Crosby Colapinto

Personal information
- Born: July 15, 2001 (age 24) San Clemente, California, U.S.
- Height: 5 ft 11 in (1.80 m)

Surfing career
- Sport: Surfing
- Best year: 2024 – Ranked No. 10 WSL CT World Tour
- Sponsors: Rip Curl, Monster Energy, Dragon Alliance, FCS, Lost Surfboards
- Major achievements: 2024 WSL Rookie of the Year;

Surfing specifications
- Stance: Regular

= Crosby Colapinto =

American professional surfer

Crosby Colapinto (born July 15, 2001) is an American professional surfer who is in the World Surf League.

== Career ==
Crosby began his career on the Junior Tour in 2017. In 2022 he won the Virtual Vans Triple Crown (Pipeline).

In 2023 Crosby took 4th place in the Challenger Series and got his spot for the first time in the CT, joining his brother Griffin Colapinto in the biggest competition in world surfing.

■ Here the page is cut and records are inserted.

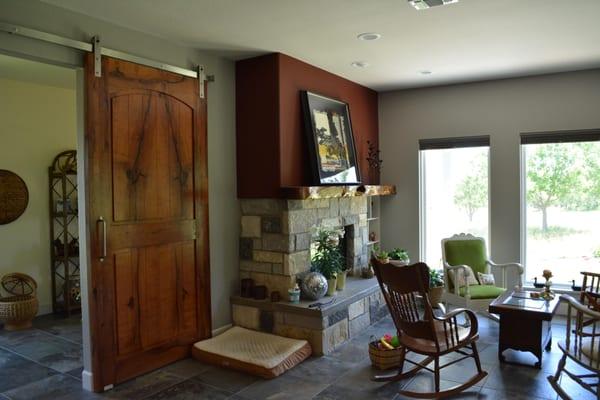 Sliding barn doors are becoming more popular everyday. Here is a mesquite door with matching mantle next to it.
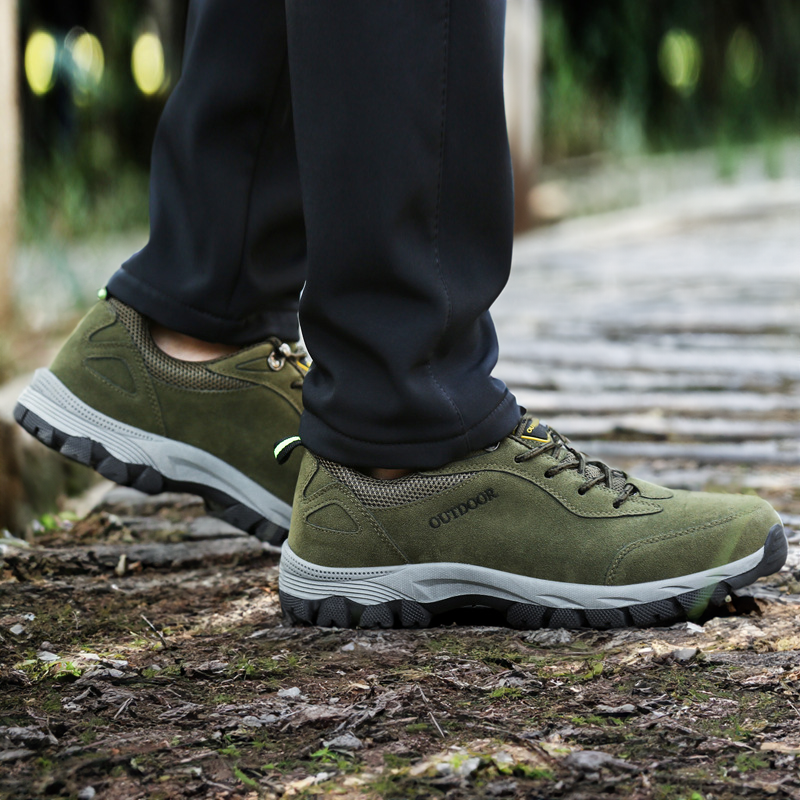 Green men's orthopedic hiking shoes worn outdoors on a wooden path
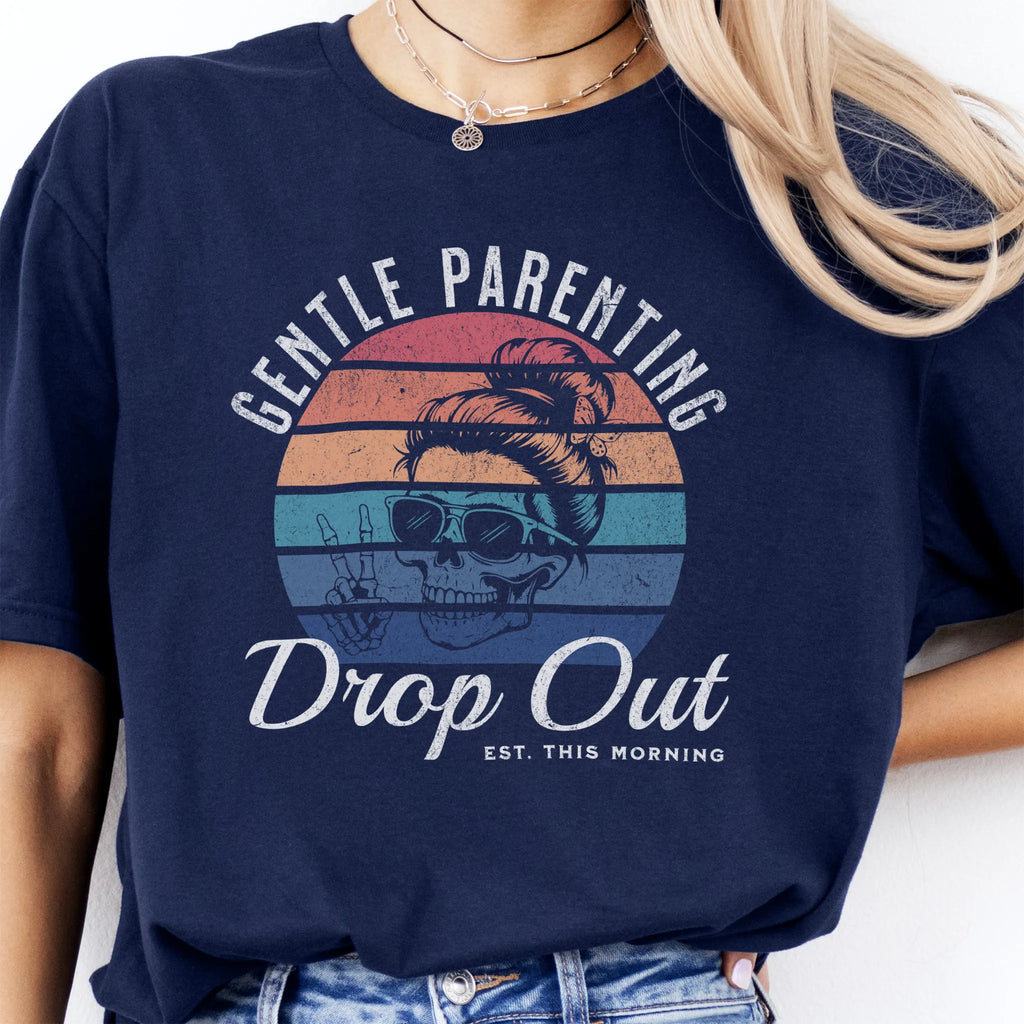 Navy Oakley June T Shirt front view Gentle Parenting Drop Out large chest graphic skull with messy bun sunglasses peace sign round retro stripe badge text Est This Morning distressed print
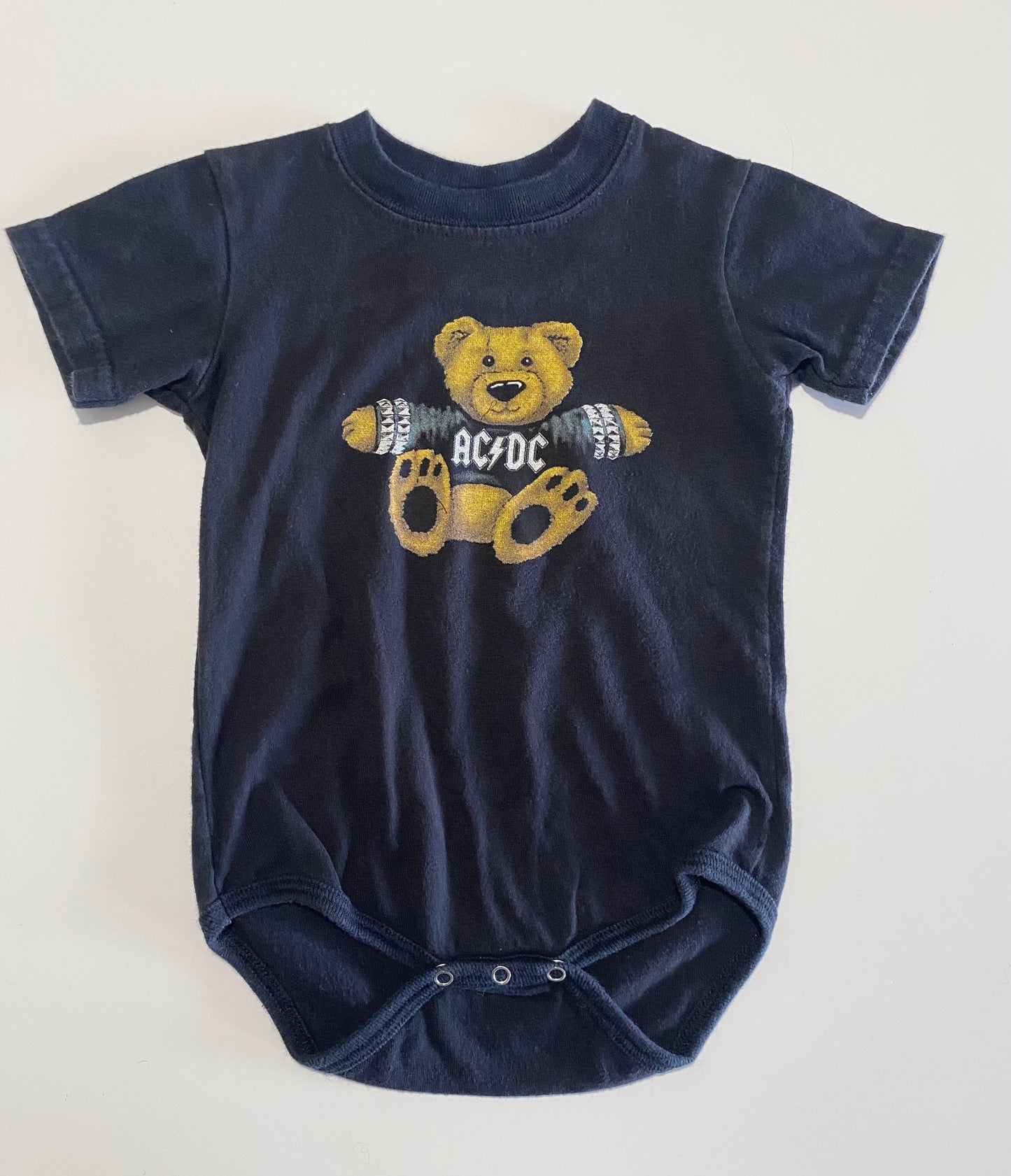 9-12 mois | Cache-couche AC/DC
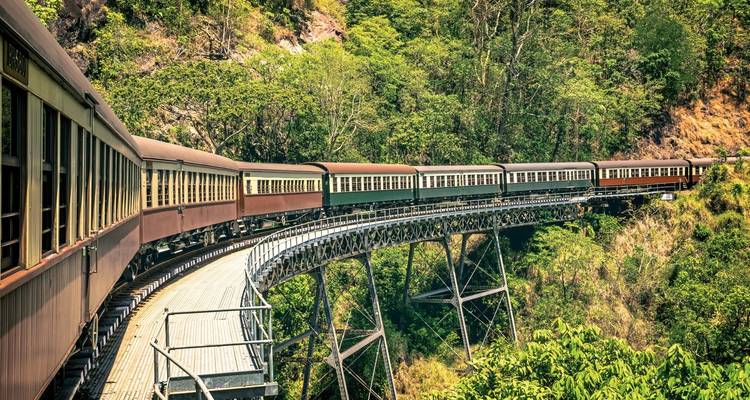 Oldtimer-Zug auf einer Brücke in üppig grüner Berglandschaft.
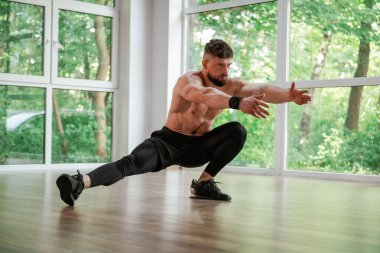 Yoga esneme hareketleri. Güçlü kaslı adam spor salonunda çalışıyor..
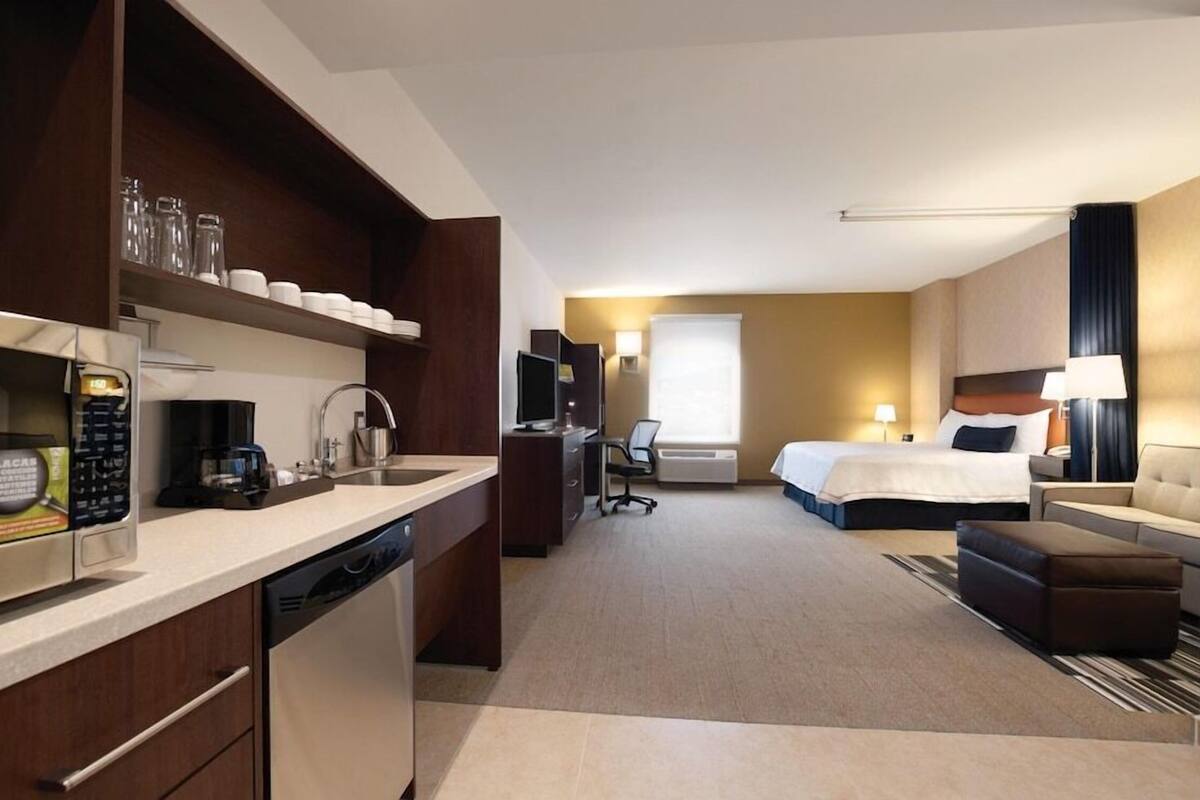 A hotel room with a kitchenette, a bed, a sofa, a desk, and a TV.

In the 2024 season, Crosby achieved his best result in a stage, a third place in the MEO Rip Curl Pro Portugal. He finished his rookie season in 10th place and won the 2024 WSL Rookie of the Year.

== Career victories ==

WQS Wins
| Year | Event | Venue | Country |
| 2023 | Barbados Surf Pro | Soup Bowl, Bathsheba | Barbados |
| 2019 | Jack's Surfboards Pro | Huntington Beach, California | United States |

Juniors Wins
| Year | Event | Venue | Country |
| 2019 | Vans Pro Junior | Virginia Beach, Virginia | United States |
| 2018 | Live Like Zander Junior Pro | Soup Bowl, Bathsheba | Barbados |
| 2018 | Los Cabos Open of Surf | Zippers, San Jose del Cabo | Mexico |

== Other work ==
Crosby and his brother Griffin Colapinto post surfing highlights to their YouTube channel, Cola Bros, which has gained a strong following.